The current music industry is completely different to the music industry of the past. Gone are the days when a musician could rely solely on performing for their income. Gone are the glorious days when super star performers could indulge in the glamour of rock stardom, whilst managers looked after their day to day business activities. In today’s industry, in order to achieve financial reward and a somewhat stable career, a musician must be versatile and wear numerous hats. To have a chance at success in today’s music industry, alongside being a competent performer, it is also necessary for musicians to be a competent songwriter, manager, booking agent, sound engineer, and teacher. There are always exceptions to the rule, however, as the music industry landscape is forever changing, being a multi skilled and business savvy musician has never been more important for success.
Modern technology and the power of computing systems has allowed musicians to create and record high quality audio material on a relatively small budget, as all one needs is a computer with a few select instruments. This has empowered a whole new generation of bedroom producers, and amateur musicians into having the means to create albums. What is even more exciting is that the rise of the World Wide Web has allowed all musicians, amateur and professionals alike to have access to a potential worldwide audience at the click of a mouse. This greatly contrasts to the fortune musicians in the past would be required to spend in achieving a recording of professional quality. The great resources and costs involved in recording in the past meant that only professional musicians with label backing had access to world class facilities to create albums of commercial quality.
Although modern technology has given all musicians the tools to record music of professional sound quality, the low cost of admission has greatly contributed to oversaturation of the market, and has greatly diluted the quality of music available. The internet is also one of the main reasons why the industry in monetary terms is struggling. Instead of going out and buying tickets to see your favourite band, punters can now watch live shows of bands on YouTube for free, and indulge till their heart is content in the comfort of their own home. Music streaming sites such as Spotify, and illegal downloading is another reason the recording industry is on a downward spiral, and as such, revenue through recorded material has decreased exponentially. Rather than whining on about why the music industry is struggling, we need to focus on what artists and musicians can do to make a successful career in today’s industry.
The modern music industry is seeing a resurgence in live music as it is one aspect of the industry that still gives financial reward in ticket prices and merchandise sales. To have a competitive edge over other artists, it is obvious that you must have the ability to write well written and captivating songs which resonate with an audience, and obviously play them well. All the fireworks, acrobatics and antics on stage will not hide a poorly written and performed song. Artists must also develop their stage craft to be exciting, interesting, and most of all engaging. Musical talent, style, image, stage presence etc are all qualities that must be developed and combined to entertain and keep an audience engaged.
Along with being at the top of your game when performing and writing songs, you must also have some knowhow with technology. Recording songs, uploading clips to YouTube, advertising through social media, emailing venues, creating your website, designing posters, cover art etc, can all be done with home computers and smart phones. With today’s music revenues so tight, a d.i.y approach is the smart approach in keeping your expenditures low, creating more budget for where it matters most.

══════

**Requirements**.
**A)** According to the music industry essay, what two sources of income make live music financially rewarding?
**B)** In the rows, start at the line that has "Of these options" and stop after the last row. Write out those lines again with "options" changed to "choices" and nothing else altered.

══════

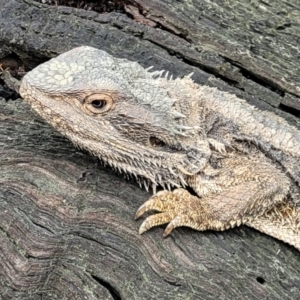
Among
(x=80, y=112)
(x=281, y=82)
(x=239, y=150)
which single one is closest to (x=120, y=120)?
(x=80, y=112)

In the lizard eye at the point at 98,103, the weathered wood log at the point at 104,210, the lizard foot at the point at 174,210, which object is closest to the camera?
the weathered wood log at the point at 104,210

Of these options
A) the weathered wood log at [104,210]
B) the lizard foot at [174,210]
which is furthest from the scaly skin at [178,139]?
the weathered wood log at [104,210]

══════

**Results by task**.
**A)** Ticket prices and merchandise sales.

**B)**
Of these choices
A) the weathered wood log at [104,210]
B) the lizard foot at [174,210]
which is furthest from the scaly skin at [178,139]?
the weathered wood log at [104,210]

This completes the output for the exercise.